## Istruzione data 1
Puoi ricopiare il passo dell'estratto su Intermarium e anglosfera compreso tra "Intermarium ed anglosfera" e "paesi dell’Est Europa.", estremi inclusi?

## Estratto della fonte
Intermarium ed anglosfera

Nel 2021 il Sejm polacco approva una legge volta a raddoppiare l’organico delle forze armate, trasformandole nel terzo esercito più grande della NATO, dopo quello statunitense e quello turco.
Jaroslaw Kaczynski – segretario del partito di governo Legge e Giustizia – per l’occasione commenta così: “Non permetteremo la restaurazione dell’Impero Russo“.
Non che ci fosse bisogno di questa dichiarazione per capire il carattere anti-russo di questa nuova proposta. Ma è uno sviluppo emblematico del modo in cui si è evoluta la NATO, sul ruolo che in essa ha il rapporto tra Europa centro-occidentale e Russia; e sul ruolo che invece hanno assunto la Polonia, i baltici ed altri paesi dell’Est Europa.

L’Europa occidentale – con la fine della guerra fredda, l’ascesa della Cina e lo sviluppo del mondo multipolare – sviluppa rapidamente priorità ed interessi strategici divergenti da quelli dell’anglosfera.
Questo fatto diventa chiaro con l’invasione americana dell’Iraq nel 2003, occasione in cui pressoché tutti i governi europei criticano fortemente la decisione dell’amministrazione Bush di andare in guerra unilateralmente senza un mandato del Consiglio di Sicurezza delle Nazioni Unite, dando vita alla prima grande crisi transatlantica dalla fine della guerra fredda. E’ emblematico che in questo caso, l’unico paese non appartenente ai Five Eyes (che preferiamo chiamare anglosfera) a partecipare attivamente all’invasione dell’Iraq sia proprio la Polonia.

## I dati

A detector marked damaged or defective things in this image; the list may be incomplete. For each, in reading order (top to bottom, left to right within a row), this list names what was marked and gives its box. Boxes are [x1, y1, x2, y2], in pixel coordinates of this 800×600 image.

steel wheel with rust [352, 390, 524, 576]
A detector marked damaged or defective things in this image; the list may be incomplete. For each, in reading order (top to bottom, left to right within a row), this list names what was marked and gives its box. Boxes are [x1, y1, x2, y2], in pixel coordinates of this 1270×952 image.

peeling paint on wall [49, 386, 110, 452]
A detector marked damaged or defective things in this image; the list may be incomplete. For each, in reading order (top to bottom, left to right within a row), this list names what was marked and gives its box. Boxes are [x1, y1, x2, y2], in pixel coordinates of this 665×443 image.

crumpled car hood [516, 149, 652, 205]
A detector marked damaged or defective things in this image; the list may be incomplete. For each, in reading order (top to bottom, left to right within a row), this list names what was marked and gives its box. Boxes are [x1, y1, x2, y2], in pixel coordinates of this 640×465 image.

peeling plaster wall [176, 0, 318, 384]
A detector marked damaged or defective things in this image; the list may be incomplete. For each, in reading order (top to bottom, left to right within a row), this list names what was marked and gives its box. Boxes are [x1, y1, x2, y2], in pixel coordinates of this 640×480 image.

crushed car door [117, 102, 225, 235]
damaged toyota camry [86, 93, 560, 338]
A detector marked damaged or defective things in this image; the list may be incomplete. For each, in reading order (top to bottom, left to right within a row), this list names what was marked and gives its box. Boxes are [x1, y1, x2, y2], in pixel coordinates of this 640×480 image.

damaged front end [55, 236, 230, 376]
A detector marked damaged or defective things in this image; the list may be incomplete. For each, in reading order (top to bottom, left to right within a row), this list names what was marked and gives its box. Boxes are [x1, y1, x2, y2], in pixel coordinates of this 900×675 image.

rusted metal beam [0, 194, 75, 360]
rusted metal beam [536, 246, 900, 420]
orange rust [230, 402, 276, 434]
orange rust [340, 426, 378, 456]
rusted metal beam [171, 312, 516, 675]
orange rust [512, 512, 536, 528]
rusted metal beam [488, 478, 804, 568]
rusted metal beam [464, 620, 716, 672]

## Istruzione data 2
Puoi presentare come CSV a due colonne, intitolate testo e risposta, i soli record che vanno dall'inizio dei record fino alla riga che contiene "steel wheel with rust [352, 390, 524, 576]", estremi inclusi? Ogni record occupa una riga, e ciascun campo va tra virgolette con gli a capo sostituiti da spazi.

## Risultato 1
Intermarium ed anglosfera

Nel 2021 il Sejm polacco approva una legge volta a raddoppiare l’organico delle forze armate, trasformandole nel terzo esercito più grande della NATO, dopo quello statunitense e quello turco.
Jaroslaw Kaczynski – segretario del partito di governo Legge e Giustizia – per l’occasione commenta così: “Non permetteremo la restaurazione dell’Impero Russo“.
Non che ci fosse bisogno di questa dichiarazione per capire il carattere anti-russo di questa nuova proposta. Ma è uno sviluppo emblematico del modo in cui si è evoluta la NATO, sul ruolo che in essa ha il rapporto tra Europa centro-occidentale e Russia; e sul ruolo che invece hanno assunto la Polonia, i baltici ed altri paesi dell’Est Europa.

## Risultato 2
testo,risposta
"A detector marked damaged or defective things in this image; the list may be incomplete. For each, in reading order (top to bottom, left to right within a row), this list names what was marked and gives its box. Boxes are [x1, y1, x2, y2], in pixel coordinates of this 800×600 image.","steel wheel with rust [352, 390, 524, 576]"